Treasuries have made an enormous run, but the recent gap up and reversal could mean that it has exhausted its move and may be headed lower. This gap up and reversal, which made railroad track-like formations in the chart should be observed cautiously. High activity days with a jump in volume or price call for close monitoring. The manner in which price reacts to the gap is crucial. If we see a two-day reversal pattern after a gap up where it closes near the opening of the previous gap, it is a sign that buyers are doubting the previous day’s jump.
Long Term Treasuries spiked higher during the “flash” crash and has proceeded higher for the past four and a half months. Although a two day price pattern is not reason enough to go short, it does raise a warning bell of caution when combined with the overbought reading.
Now the rally from April is 12.5 percent above the 200 day moving average. It has also reached its upper resistance line. As I indicated above, the buying from the Fed and overseas will abate and we may soon be at a juncture where treasuries have exhausted their move. There are negative divergences with momentum which price usually follows.
China’ s move to decrease their holdings may be starting a trend that could influence other countries as the scramble for basic commodities and hard assets continues. This commodity search should spread to U.S. mining companies, especially as the dollar and treasuries weaken. I expect an increase of acquisitions in U.S. gold, silver and base metal mining companies in the next few years.

▶ **RECORDS**
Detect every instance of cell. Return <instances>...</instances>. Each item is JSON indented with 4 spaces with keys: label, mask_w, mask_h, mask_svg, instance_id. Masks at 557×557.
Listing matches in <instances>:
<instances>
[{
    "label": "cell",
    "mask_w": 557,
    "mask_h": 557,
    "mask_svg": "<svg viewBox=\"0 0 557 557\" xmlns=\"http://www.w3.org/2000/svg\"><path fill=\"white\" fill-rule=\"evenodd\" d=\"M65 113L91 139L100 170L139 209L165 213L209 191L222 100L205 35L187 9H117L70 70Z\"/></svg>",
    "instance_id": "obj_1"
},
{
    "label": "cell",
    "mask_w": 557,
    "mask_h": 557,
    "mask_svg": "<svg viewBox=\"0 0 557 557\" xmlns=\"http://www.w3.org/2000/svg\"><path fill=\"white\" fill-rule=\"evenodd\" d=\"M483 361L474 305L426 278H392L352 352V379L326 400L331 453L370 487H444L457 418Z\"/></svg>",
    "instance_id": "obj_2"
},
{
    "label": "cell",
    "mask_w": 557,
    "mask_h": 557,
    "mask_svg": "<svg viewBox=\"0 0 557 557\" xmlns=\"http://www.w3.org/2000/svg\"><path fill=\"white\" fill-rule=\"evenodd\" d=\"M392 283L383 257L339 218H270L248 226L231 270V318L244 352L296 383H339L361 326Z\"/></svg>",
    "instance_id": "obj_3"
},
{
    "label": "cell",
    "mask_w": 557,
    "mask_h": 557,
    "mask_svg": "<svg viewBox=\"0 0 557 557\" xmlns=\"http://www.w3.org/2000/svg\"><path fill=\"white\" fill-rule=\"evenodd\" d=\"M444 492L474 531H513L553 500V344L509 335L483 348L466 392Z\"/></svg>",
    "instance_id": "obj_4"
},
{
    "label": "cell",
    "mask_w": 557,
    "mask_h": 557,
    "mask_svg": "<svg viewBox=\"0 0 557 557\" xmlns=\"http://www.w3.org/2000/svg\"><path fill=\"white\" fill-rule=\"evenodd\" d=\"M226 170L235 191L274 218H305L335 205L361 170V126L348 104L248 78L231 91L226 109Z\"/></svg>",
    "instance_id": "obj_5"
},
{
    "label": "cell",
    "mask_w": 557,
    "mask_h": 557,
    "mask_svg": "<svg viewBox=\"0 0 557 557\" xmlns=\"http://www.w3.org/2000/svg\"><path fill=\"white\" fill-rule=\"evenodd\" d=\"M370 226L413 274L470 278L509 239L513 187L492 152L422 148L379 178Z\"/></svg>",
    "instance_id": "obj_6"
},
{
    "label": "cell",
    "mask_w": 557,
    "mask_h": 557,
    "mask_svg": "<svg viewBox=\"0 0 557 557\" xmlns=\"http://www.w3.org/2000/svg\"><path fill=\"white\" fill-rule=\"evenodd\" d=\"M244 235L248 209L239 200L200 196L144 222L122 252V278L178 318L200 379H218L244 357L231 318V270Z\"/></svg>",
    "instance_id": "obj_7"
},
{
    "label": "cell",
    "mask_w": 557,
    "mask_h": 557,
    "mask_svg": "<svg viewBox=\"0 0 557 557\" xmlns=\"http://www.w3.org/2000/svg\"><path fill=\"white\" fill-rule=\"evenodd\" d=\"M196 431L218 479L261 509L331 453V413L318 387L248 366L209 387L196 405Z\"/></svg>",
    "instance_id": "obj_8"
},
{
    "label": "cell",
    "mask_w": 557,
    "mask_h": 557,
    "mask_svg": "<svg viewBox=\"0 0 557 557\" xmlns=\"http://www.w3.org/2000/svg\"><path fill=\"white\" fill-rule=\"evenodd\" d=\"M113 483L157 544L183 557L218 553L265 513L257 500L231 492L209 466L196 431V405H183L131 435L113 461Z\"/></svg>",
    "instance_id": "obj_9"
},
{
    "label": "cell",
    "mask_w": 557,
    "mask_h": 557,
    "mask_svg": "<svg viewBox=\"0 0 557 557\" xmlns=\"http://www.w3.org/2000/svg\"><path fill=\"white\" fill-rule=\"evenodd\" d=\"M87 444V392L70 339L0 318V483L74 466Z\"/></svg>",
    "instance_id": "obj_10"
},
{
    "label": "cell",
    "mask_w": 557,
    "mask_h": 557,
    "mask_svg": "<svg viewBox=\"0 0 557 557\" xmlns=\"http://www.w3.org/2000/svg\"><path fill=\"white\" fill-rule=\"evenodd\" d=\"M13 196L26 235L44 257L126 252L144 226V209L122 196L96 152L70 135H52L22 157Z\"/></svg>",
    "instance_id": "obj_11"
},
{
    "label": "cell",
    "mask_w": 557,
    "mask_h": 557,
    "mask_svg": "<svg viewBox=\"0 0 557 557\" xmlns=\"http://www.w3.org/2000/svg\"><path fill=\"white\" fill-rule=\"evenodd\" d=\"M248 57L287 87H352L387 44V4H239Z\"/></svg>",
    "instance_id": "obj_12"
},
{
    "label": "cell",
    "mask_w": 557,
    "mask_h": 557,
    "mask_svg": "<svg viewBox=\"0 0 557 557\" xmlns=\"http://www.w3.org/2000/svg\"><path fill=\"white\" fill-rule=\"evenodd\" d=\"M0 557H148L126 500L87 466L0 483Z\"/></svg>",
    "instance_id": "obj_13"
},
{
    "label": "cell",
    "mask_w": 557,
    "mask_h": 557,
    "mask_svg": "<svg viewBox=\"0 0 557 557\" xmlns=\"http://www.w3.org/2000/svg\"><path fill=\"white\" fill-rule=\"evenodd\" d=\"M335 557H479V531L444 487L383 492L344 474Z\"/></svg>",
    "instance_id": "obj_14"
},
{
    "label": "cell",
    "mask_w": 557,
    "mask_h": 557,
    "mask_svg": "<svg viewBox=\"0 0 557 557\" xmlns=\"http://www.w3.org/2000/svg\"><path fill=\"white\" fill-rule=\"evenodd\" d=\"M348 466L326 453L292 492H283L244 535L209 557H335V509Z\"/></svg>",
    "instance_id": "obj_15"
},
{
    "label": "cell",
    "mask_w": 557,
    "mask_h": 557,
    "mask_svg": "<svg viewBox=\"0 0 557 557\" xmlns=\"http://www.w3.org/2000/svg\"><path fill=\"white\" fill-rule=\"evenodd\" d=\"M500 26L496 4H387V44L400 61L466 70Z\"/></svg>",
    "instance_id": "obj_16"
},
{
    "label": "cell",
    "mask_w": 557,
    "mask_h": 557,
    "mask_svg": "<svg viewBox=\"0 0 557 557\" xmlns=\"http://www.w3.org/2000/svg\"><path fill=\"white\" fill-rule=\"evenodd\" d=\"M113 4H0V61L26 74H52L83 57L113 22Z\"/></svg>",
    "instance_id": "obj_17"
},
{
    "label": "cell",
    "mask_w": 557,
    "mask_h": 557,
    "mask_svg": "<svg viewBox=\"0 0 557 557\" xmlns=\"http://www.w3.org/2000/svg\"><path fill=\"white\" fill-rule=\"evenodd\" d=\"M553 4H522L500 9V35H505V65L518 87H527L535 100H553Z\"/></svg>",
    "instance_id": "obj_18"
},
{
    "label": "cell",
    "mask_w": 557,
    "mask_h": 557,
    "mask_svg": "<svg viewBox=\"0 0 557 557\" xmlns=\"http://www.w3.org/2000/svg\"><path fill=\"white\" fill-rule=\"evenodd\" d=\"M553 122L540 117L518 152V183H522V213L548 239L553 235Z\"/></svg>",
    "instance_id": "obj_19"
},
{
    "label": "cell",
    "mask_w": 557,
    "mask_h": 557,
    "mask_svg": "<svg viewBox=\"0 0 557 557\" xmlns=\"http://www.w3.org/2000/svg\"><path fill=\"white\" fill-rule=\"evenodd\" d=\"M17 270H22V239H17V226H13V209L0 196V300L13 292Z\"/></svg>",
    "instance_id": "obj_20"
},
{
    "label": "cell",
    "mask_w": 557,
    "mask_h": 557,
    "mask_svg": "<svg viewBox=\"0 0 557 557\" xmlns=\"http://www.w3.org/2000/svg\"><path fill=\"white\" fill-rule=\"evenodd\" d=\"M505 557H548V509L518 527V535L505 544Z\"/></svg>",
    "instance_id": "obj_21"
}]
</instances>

▶ **WORK TO DO**
(a) Rewrite everything in the treasuries commentary from "Treasuries have made" down to "the overbought reading.", renaming "reversal" as "turnaround".
(b) According to the treasuries commentary, how far above the 200 day moving average is the rally from April?

▶ **FINAL ANSWERS**
(a)
Treasuries have made an enormous run, but the recent gap up and turnaround could mean that it has exhausted its move and may be headed lower. This gap up and turnaround, which made railroad track-like formations in the chart should be observed cautiously. High activity days with a jump in volume or price call for close monitoring. The manner in which price reacts to the gap is crucial. If we see a two-day turnaround pattern after a gap up where it closes near the opening of the previous gap, it is a sign that buyers are doubting the previous day’s jump.
Long Term Treasuries spiked higher during the “flash” crash and has proceeded higher for the past four and a half months. Although a two day price pattern is not reason enough to go short, it does raise a warning bell of caution when combined with the overbought reading.

(b) 12.5 percent